I can’t help but wonder what the CNBC author was going to write. It’s not a sentence I ever thought I would put down, but in this case the omission might have meant something. In reporting on auto sales yesterday, the article started out with the ultimate cliffhanger:

Major automakers reported lower U.S. new vehicle sales for February on Thursday as consumer

As consumer what? Obviously, a mistake in the editing process, an-all-too-familiar occurrence in the modern media landscape where the very idea of an editor is becoming outlandish. Still, given where we are in this inflation and boom hysteria, please, CNBC, finish the thought!

A more cynical reader might expect the original text would have done so by saying the usual, something like “Major automakers reported lower U.S. new vehicle sales for February on Thursday as consumer spending continued to be strong, robust, and downright booming otherwise.” It would have been a hard case to make given these results, but since when has the media failed to live up to that challenge before? Alas, we will never know honesty or typicality.

The numbers weren’t good for the vast majority of the auto sector, as sales in the aftermath of the hurricane aftermath continued to wind down. The rundown for February 2018 (all rates are year-over-year): GM -6.9%; Ford an identical -6.9%; FCA -1%; Nissan -4%; Honda -5.6%. On the plus side was +4% for Toyota on the strength of its redesigned Camry; and +6% for VW.

There were a few more ominous developments alongside these disappointing results.
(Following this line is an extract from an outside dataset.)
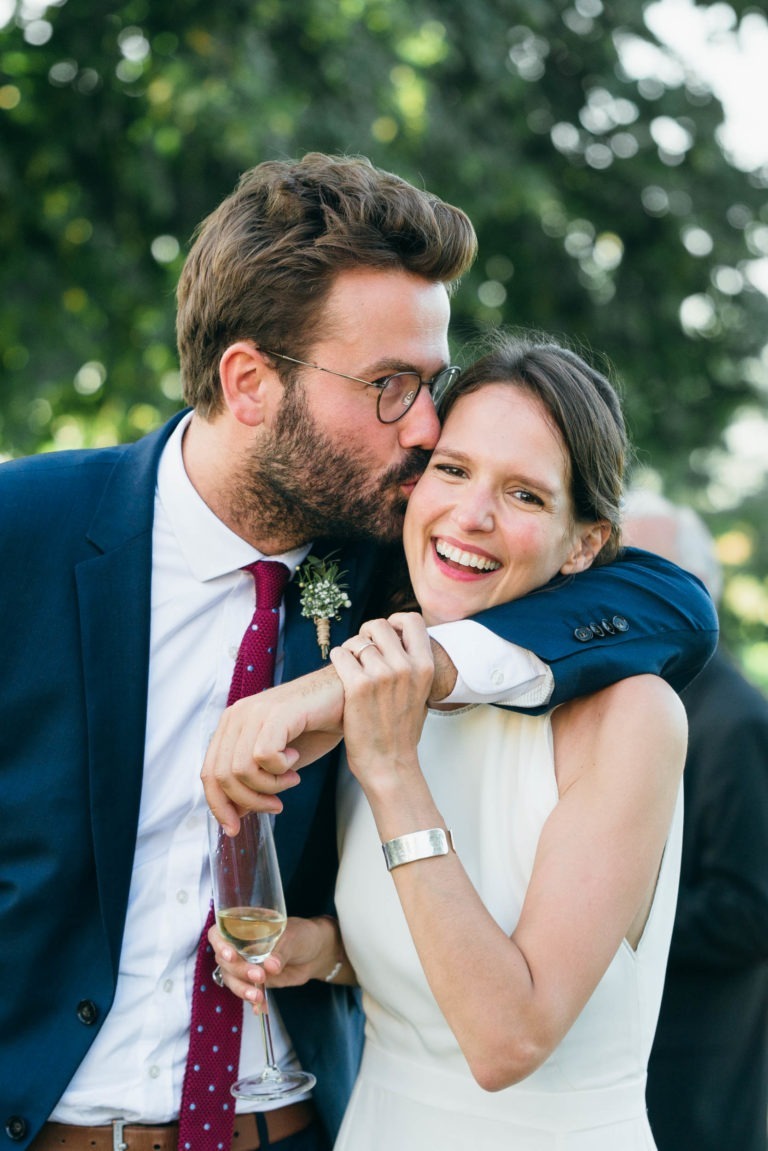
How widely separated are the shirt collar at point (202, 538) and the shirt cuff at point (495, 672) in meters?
0.77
First, the trend toward heavy incentive spending by automakers is starting to look like it may have run its course. Manufacturers throughout last year went deep into their own pockets to subsidize what turned out to be flat sales at best, and for most slightly declining volume.

Mark LaNeve, Ford VP of US Marketing, Sales, and Service, said:

In February, overall Incentive spend for the industry was down $65 year over year, and was down $50 sequentially to January. This is really a change from what we saw most of last year and in fact what we saw most of the last three years when year over year changes in incentive spend were up on average $300 to $400 consistently during that entire time frame.

That may or may not be related to how sales of pickups and other light truck vehicles such as luxury SUV’s have softened after the sales boost following Harvey and Irma. Light trucks are higher margin products, a factor that has helped to a certain extent cushion the industry over the past several years as the labor market has slowed – and auto sales with it.

Overall, it has been the car segment which has been eschewed by consumers, the lower end vehicles that would be in demand by those same workers and potential workers who have become more uneasy about the labor market. The shift in gasoline prices since the oil crash has also rebalanced demand, too, toward light trucks and against smaller more fuel-efficient vehicles.

Mark LaNeve again:

The optimistic view is that people are just waiting for their next generation of trucks. The negative view is that good truck sales are in the rearview mirror.

Truck sales are for most still higher than they were last summer when sales of everything verged on outright contraction. There is still, however, a clear artificiality to the most recent months following last summer’s tropical eruption.

As for cars, this has to be a multi-faceted issue. The numbers are otherwise staggering; from August 2014 through and including the latest estimates for February 2018, the BEA figures car sales are down by almost one-third. Obviously, light trucks have picked up some of that slack, representing the rebalancing mix, but given that at the margins it hasn’t been enough to keep sales growing suggests a deepening macro divide in addition to gasoline and whatever else.

If truck sales falter here, and car sales continue to slip, then the profit squeeze becomes more and more of a primary rather than background consideration. Maybe manufacturers are content with production at these lower levels if incentives worked especially in the truck space, but profit growth can’t be put off forever.

It’s another major economic drag made out from the primary economic drag – the labor market.

In other words, there isn’t any reasonable expectation that auto sales are about to boom. If there was one, and some manufacturers last fall had expressed vague hopes they were, it was predicated on little more than broken windows. The predicted boost to sales in autos as well as other things as a consequence of storm-destroyed automobiles does not appear to have unleashed an economy-wide shift (the long sought “S” curve of Paul Krugman fame). It was quite often talked about in that way, of course, but it could only ever have been temporary.

Automakers in particular now have to face the prospects of a double downside; sales trends are moving back toward last summer’s weak pre-hurricane baseline to start with, and then comes the negative drag of all those broken windows (and who will eventually pay for them, and it wasn’t ever going to be insurance companies). Throw in questions about manufacturing profits, and downside (economic) risks in 2018 are even more than they ever were in 2017.